* Texte de la page *

=======

21 juillet 2010, les australiens…
Réveil tranquille ce matin, mais au moment de démarrer les 5 petites
chirurgies de la journée (3 femelles et 2 mâles), pas de Yoguesh à
l’horizon… Catrina m’expliquera qu’il est « mourant » au fond de son
lit, il a mal à la gorge et des aigreurs d’estomac… tiens tiens, juste
après qu’on lui ait conseillé de se mettre à la diète et de ne pas
manger épicé après le retour de Kalimpong (où il m’avait fait le coup
du « mourant » parce qu’il avait des aigreurs pendant le voyage) et
qu’il ne nous ait pas écoutées… Nous rigolons un petit coup (dommage
que le sketch de Florence Foresti sur les garçons soit en français,
quoique si j’arrive à le télécharger je me ferai un plaisir de lui
traduire !) et je m’attèle aux chirurgies avec mon fidèle partenaire,
Subash. On forme décidément une équipe du tonnerre, je rêve d’avoir un
ASV aussi brillant que lui plus tard ! Ce « guy » (on les appelle
toujours les « guys » de l’équipe) il aurait pu être vétérinaire sans
souci si ses parents avaient eu plus d’argent et s’il avait été plus
motivé par l’école … il a au moins eu l’intelligence, après avoir
quitté l’école après le « brevet des collèges » d’aller se porter
bénévole au refuge de Kalimpong pendant 6 mois pour leur montrer ses
capacités et se faire engager au final !
Cinq chirurgies et une heure plus tard (je progresse !), la journée se
termine…déjà ! J’en profite pour retourner une fois de plus chez le
tailleur, récupérer quelques affaires et lui emmener 3 kurtas à
confectionner, pour mes petites sœurs et moi. Un léger détail
concernant la mienne, mais je n’en dirai pas plus, il faut garder
l’effet de surprise !
A mon retour, Catrina m’annonce que deux australiens vont bientôt
arriver au refuge, ce sont des gens d’une cinquantaine d’années,
globe-trotteurs-écolos dans l’âme (et très funs !) qui rendent
régulièrement visite aux habitants du refuge, leur indiquant un endroit
où attraper une chienne prête à mettre bas, qui nourrissent les chiens
errants, etc. Cela fait plusieurs fois qu’ils viennent à Darjeeling, et
à chaque fois ils y reviennent en basse saison, c’est rigolo, la
plupart des gens que j’ai croisés jusqu’à présent se sont rendus compte
que même si la basse saison était moins chère, c’était quand même pas
l’idéal pour visiter le coin !

=======

* Données brutes *

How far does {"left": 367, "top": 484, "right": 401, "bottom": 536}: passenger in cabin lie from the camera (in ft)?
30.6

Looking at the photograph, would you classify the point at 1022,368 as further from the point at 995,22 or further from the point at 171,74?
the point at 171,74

=======

* Problème court 1 *
Traduisez en anglais cette phrase du texte de la page : « Cinq chirurgies et une heure plus tard (je progresse !), la journée se termine…déjà ! »
* Problème court 2 *
Recopiez le texte de la page depuis « A mon retour, Catrina » jusqu'à « visiter le coin ! » inclus.
* Problème court 3 *
Les affirmations suivantes concordent-elles avec le texte de la page ? Répondez par oui ou non et citez les mots qui tranchent.
(a) Yoguesh assiste aux chirurgies de la journée.
(b) Subash a été bénévole au refuge de Kalimpong pendant 6 mois.
(c) Les deux australiens viennent à Darjeeling en haute saison.
Seul le texte de la page sert de référence.

* Réponse rédigée 1 *
Five surgeries and an hour later (I'm making progress!), the day is over… already!

* Réponse rédigée 2 *
A mon retour, Catrina m’annonce que deux australiens vont bientôt
arriver au refuge, ce sont des gens d’une cinquantaine d’années,
globe-trotteurs-écolos dans l’âme (et très funs !) qui rendent
régulièrement visite aux habitants du refuge, leur indiquant un endroit
où attraper une chienne prête à mettre bas, qui nourrissent les chiens
errants, etc. Cela fait plusieurs fois qu’ils viennent à Darjeeling, et
à chaque fois ils y reviennent en basse saison, c’est rigolo, la
plupart des gens que j’ai croisés jusqu’à présent se sont rendus compte
que même si la basse saison était moins chère, c’était quand même pas
l’idéal pour visiter le coin !

* Réponse rédigée 3 *
(a) Non : « pas de Yoguesh à l’horizon ».
(b) Oui : « se porter bénévole au refuge de Kalimpong pendant 6 mois ».
(c) Non : « à chaque fois ils y reviennent en basse saison ».